EXERCISE GOAL: Could you quote, exactly as they stand, the lines running from the one with "Consult the photograph" to the final line of the material?

RECORDS FOR THE EXERCISE:

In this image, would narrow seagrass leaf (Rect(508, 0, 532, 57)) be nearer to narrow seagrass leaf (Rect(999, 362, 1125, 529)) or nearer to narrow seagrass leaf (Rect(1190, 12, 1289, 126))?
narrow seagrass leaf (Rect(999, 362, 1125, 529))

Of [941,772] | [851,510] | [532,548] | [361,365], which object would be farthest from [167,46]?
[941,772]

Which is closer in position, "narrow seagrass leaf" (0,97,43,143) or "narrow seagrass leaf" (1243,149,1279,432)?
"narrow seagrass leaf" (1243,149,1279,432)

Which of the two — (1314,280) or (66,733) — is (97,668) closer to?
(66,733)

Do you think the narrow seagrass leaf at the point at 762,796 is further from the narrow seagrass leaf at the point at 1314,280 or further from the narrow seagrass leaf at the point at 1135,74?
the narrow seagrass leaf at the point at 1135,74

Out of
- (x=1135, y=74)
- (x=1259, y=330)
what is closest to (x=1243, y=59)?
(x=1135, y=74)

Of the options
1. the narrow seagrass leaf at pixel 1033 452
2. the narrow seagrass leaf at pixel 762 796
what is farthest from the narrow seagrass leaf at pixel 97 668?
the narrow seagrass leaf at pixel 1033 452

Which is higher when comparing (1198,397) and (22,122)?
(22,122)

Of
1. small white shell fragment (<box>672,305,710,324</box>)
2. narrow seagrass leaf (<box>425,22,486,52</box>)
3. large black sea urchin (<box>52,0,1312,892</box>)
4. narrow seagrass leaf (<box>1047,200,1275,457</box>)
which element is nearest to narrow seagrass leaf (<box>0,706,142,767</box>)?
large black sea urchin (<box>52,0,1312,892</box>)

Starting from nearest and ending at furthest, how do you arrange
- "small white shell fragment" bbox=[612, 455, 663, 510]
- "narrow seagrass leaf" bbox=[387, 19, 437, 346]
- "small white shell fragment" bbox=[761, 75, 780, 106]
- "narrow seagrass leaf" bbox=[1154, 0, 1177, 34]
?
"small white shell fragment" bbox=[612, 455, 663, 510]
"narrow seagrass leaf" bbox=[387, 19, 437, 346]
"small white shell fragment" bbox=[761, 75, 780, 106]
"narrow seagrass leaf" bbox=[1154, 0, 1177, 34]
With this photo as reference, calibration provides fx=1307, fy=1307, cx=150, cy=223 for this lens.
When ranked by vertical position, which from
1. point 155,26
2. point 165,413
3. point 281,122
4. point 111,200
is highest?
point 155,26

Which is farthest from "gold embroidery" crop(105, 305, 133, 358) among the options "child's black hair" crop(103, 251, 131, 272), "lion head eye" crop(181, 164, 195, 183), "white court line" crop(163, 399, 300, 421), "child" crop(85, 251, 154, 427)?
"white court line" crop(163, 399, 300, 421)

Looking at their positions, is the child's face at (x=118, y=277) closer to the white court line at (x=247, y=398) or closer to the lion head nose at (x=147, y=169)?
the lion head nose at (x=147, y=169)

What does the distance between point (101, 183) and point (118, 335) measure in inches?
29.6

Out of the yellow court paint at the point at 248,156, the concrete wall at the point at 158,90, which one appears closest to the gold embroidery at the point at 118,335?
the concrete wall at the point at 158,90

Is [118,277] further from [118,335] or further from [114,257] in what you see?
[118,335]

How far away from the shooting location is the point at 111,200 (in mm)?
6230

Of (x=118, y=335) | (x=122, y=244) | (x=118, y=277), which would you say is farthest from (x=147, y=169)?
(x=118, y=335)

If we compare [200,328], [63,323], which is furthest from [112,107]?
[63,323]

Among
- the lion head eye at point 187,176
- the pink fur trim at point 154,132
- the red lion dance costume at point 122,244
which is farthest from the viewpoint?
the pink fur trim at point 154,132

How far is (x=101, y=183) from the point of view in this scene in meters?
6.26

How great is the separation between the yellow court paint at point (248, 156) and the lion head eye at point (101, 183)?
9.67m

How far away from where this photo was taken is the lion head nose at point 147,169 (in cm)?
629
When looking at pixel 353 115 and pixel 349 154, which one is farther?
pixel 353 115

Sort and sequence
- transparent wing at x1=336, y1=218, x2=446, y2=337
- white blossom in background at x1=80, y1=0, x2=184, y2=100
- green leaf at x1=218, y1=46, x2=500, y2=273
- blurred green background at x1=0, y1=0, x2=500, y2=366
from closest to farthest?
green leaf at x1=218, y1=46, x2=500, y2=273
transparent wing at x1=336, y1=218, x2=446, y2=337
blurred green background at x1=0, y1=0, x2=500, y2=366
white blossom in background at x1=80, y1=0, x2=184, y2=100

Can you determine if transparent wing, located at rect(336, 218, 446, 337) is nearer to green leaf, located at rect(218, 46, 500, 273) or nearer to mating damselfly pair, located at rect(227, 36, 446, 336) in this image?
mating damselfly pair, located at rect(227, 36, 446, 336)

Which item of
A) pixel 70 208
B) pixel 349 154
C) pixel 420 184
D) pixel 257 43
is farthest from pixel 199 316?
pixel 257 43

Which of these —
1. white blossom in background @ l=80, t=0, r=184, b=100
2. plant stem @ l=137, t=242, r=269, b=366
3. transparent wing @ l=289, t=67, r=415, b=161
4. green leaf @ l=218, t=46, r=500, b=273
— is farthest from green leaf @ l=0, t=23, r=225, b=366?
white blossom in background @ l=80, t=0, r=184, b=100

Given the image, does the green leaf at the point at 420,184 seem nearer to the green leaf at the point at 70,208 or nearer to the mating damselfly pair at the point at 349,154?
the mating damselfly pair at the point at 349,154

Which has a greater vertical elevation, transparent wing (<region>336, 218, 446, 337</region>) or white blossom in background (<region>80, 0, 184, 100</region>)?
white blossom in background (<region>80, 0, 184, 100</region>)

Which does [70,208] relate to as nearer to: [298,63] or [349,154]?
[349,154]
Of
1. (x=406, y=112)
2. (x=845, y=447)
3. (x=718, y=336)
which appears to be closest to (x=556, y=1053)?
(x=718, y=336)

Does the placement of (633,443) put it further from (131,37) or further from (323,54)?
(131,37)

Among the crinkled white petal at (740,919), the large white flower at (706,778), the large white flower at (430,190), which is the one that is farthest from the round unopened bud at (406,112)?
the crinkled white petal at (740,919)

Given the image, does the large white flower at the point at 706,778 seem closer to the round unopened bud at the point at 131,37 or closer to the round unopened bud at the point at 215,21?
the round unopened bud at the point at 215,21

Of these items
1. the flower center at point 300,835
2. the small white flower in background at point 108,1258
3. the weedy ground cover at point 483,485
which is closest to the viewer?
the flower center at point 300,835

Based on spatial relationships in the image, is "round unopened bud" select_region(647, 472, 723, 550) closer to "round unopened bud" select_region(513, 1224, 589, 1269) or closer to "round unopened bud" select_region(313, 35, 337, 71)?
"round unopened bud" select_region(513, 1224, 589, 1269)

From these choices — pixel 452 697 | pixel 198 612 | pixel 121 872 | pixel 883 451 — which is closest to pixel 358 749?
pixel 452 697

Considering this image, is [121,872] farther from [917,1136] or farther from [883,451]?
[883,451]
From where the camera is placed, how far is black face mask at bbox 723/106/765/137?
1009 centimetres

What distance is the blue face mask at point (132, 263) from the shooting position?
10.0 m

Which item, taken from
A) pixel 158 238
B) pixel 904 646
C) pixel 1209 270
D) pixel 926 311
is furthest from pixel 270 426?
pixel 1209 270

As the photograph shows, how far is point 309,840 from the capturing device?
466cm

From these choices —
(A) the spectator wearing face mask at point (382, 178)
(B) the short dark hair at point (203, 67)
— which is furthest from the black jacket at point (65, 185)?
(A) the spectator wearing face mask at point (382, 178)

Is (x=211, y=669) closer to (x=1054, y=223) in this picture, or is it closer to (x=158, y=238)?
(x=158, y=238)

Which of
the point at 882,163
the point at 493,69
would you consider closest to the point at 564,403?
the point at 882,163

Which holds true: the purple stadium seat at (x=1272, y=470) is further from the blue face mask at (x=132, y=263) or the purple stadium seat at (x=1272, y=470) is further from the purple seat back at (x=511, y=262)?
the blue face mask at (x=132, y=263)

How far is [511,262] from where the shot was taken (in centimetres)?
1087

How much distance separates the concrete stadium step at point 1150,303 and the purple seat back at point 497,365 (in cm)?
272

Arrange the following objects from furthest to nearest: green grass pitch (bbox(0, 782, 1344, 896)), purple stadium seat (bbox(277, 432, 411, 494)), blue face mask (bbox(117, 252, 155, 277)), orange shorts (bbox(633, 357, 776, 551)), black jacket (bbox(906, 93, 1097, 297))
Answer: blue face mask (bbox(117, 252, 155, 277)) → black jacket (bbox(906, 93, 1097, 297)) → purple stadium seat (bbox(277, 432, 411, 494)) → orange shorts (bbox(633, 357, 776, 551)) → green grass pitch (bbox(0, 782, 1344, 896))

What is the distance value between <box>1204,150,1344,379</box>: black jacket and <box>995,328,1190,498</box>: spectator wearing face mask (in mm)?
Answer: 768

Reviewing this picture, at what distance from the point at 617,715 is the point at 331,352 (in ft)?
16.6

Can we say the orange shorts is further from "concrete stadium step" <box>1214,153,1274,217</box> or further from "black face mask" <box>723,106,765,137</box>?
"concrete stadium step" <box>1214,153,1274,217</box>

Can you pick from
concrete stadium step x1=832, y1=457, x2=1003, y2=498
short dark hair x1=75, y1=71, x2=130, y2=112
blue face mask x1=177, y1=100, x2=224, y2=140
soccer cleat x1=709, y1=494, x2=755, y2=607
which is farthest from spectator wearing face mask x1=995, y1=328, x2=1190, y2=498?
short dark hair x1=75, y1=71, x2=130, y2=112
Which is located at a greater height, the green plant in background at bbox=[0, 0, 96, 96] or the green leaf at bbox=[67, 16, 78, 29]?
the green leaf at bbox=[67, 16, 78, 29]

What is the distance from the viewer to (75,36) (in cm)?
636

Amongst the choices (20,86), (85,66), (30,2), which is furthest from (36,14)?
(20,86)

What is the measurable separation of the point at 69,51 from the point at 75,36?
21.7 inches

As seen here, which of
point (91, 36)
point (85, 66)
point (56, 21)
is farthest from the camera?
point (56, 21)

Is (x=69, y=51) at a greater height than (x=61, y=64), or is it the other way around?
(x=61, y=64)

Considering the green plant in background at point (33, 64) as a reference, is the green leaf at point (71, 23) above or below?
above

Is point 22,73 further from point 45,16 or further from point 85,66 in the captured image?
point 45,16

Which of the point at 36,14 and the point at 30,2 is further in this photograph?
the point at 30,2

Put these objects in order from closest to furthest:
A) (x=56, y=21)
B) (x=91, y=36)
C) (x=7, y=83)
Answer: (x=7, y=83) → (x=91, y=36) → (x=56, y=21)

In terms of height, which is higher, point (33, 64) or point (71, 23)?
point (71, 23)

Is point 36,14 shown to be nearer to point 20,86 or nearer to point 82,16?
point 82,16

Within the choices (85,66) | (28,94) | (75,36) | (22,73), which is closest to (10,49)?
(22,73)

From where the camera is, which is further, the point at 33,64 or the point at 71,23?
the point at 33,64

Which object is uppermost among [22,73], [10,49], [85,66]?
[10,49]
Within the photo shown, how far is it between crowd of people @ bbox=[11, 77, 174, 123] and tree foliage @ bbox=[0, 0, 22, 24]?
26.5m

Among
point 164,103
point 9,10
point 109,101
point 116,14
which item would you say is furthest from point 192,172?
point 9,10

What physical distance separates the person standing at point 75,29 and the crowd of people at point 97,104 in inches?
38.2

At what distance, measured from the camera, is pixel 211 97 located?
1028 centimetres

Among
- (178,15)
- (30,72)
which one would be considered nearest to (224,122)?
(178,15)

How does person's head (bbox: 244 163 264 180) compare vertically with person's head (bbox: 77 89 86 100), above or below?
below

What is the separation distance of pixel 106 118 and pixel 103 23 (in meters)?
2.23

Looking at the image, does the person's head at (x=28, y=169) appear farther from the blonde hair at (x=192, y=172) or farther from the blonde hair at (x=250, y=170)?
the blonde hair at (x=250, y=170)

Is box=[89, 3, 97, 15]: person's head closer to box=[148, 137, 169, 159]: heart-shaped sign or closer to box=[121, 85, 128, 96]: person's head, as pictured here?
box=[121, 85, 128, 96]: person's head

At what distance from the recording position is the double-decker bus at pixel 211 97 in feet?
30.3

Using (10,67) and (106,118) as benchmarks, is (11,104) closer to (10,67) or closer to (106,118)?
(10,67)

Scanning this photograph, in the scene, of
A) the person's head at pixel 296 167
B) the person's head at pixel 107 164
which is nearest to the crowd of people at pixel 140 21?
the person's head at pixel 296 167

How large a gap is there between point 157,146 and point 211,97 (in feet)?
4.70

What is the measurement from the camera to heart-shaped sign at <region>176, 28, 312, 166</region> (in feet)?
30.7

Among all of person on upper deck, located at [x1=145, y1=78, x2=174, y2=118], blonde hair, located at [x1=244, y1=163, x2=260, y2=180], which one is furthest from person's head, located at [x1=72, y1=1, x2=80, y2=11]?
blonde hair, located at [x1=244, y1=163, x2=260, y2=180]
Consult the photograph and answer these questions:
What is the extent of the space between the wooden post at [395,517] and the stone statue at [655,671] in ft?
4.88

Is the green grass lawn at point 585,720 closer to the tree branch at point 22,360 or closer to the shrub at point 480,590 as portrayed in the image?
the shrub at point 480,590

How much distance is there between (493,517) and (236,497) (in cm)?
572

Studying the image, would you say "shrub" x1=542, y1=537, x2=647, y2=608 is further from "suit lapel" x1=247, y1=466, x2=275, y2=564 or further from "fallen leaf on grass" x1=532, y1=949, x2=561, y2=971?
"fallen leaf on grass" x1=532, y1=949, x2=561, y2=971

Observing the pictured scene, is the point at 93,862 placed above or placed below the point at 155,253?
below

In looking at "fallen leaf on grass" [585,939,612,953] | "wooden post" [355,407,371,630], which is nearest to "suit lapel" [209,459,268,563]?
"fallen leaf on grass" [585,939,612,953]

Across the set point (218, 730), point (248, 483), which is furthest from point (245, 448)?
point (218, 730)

SOLVED PROBLEM:
Consult the photograph and answer these questions:
What is the extent of the space between the wooden post at [395,517] and the stone statue at [655,671] in ft?
4.88

Is the green grass lawn at point 585,720 closer to the tree branch at point 22,360 or closer to the shrub at point 480,590 as portrayed in the image?
the shrub at point 480,590

How much distance is there between (493,517) and (236,497) (in cm)?
572

Studying the image, would you say "shrub" x1=542, y1=537, x2=647, y2=608 is further from "suit lapel" x1=247, y1=466, x2=275, y2=564 or further from "fallen leaf on grass" x1=532, y1=949, x2=561, y2=971?
"fallen leaf on grass" x1=532, y1=949, x2=561, y2=971

Observing the pictured scene, is the point at 93,862 placed above or placed below the point at 155,253?
below

In looking at "fallen leaf on grass" [585,939,612,953] | "wooden post" [355,407,371,630], which is nearest to "suit lapel" [209,459,268,563]?
"fallen leaf on grass" [585,939,612,953]

Across the set point (218, 730), point (248, 483), which is furthest from point (245, 448)?
point (218, 730)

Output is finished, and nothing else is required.